• EXTRAIT PROPOSÉ:
****************

Beaucoup ont fui mais lui est resté. Des centaines de patients dans la ville de Minamisoma, près de la centrale nucléaire accidentée de Fukushima, n’oublieront jamais le courage d’un médecin de 72 ans, qui accomplit là le dernier chapitre de sa carrière.
Depuis l’accident de la centrale il y a neuf semaines, le docteur Kyohei Takahashi a fait fi des craintes de radioactivité et travaille sans relâche pour accomplir ce qu’il considère être son devoir.
En tant que docteur, j’ai pensé que je ne pouvais pas m’enfuir, déclare-t-il. Je me suis dit: +si je ne reste pas, qui le fera?+.
D’autres praticiens ont fermé leur cabinet après l’accident de la centrale Fukushima Daiichi (N°1), située à 25 km au sud de Minamisoma, après le séisme et le tsunami géant du 11 mars.
C’était la panique totale, se souvient le Dr Takahashi. Les téléphones ne fonctionnaient plus, les magasins étaient fermés, les gens avaient disparu et aucun hôpital était ouvert à part celui-ci. La ville était complètement morte.
Le médecin, gynécologue, reçoit tous ceux qui le réclament, notamment des personnes âgées qui n’ont pas voulu quitter la ville comme le conseillait le gouvernement.
Avec quatre employés de la clinique, il a examiné quelque 120 patients par jour, dont beaucoup souffraient de pneumonie causée par des températures frigorifiques, l’absence d’électricité, d’eau courante et de nourriture suffisante.
Les médecins sont là pour travailler dans ce genre d’environnement défavorable, souligne le vieux praticien. C’est ma mission, c’est d’ailleurs peut-être le dernier chapitre de ma carrière.
Minamisoma, qui comptait plus de 70.000 habitants, est devenue quasiment une ville fantôme après le tsunami de 14 mètres de haut qui a provoqué une panne des circuits de refroidissement de la centrale, entraînant d’importantes fuites radioactives.
Lorsque les médicaments et autres équipements médicaux sont venus à manquer, le Dr Takahashi a frappé à toutes les portes, y compris celle du Premier ministre Naoto Kan à Tokyo.
Ses efforts ont convaincu certains de revenir sur place.

****************

• LISTE DES ITEMS:

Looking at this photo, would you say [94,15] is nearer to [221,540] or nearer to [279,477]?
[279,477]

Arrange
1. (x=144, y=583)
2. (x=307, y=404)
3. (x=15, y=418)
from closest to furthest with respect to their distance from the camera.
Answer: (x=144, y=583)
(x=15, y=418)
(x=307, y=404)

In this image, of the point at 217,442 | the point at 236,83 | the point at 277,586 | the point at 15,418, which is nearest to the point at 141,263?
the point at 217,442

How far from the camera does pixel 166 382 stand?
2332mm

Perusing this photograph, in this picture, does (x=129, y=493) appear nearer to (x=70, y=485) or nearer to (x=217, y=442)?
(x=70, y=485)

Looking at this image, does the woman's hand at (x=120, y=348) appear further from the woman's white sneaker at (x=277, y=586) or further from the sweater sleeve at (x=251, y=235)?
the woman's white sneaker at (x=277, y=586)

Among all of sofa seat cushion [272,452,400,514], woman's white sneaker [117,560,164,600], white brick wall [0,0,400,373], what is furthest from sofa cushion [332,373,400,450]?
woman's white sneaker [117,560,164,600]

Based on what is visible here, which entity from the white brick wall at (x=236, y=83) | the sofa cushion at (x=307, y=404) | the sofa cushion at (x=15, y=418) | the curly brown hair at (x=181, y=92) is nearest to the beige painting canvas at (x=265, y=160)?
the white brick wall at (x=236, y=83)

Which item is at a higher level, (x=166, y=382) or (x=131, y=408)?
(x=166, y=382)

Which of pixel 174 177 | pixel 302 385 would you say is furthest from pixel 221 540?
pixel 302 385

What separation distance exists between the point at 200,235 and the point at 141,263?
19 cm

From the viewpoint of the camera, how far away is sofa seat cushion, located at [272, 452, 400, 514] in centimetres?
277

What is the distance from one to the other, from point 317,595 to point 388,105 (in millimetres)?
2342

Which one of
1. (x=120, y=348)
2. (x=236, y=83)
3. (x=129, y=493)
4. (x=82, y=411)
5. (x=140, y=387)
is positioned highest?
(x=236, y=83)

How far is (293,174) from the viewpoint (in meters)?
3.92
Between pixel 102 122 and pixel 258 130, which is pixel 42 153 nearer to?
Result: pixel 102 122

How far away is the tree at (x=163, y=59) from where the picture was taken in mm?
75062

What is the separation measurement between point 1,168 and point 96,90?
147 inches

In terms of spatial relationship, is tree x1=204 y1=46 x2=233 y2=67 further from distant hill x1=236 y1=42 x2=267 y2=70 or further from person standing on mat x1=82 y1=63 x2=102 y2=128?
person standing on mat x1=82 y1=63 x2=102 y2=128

****************

• CONSIGNE: Selon le texte sur le médecin de Minamisoma, à quelle distance de la ville et dans quelle direction se trouve la centrale Fukushima Daiichi ?

• VOTRE RÉPONSE: À 25 km au sud de Minamisoma.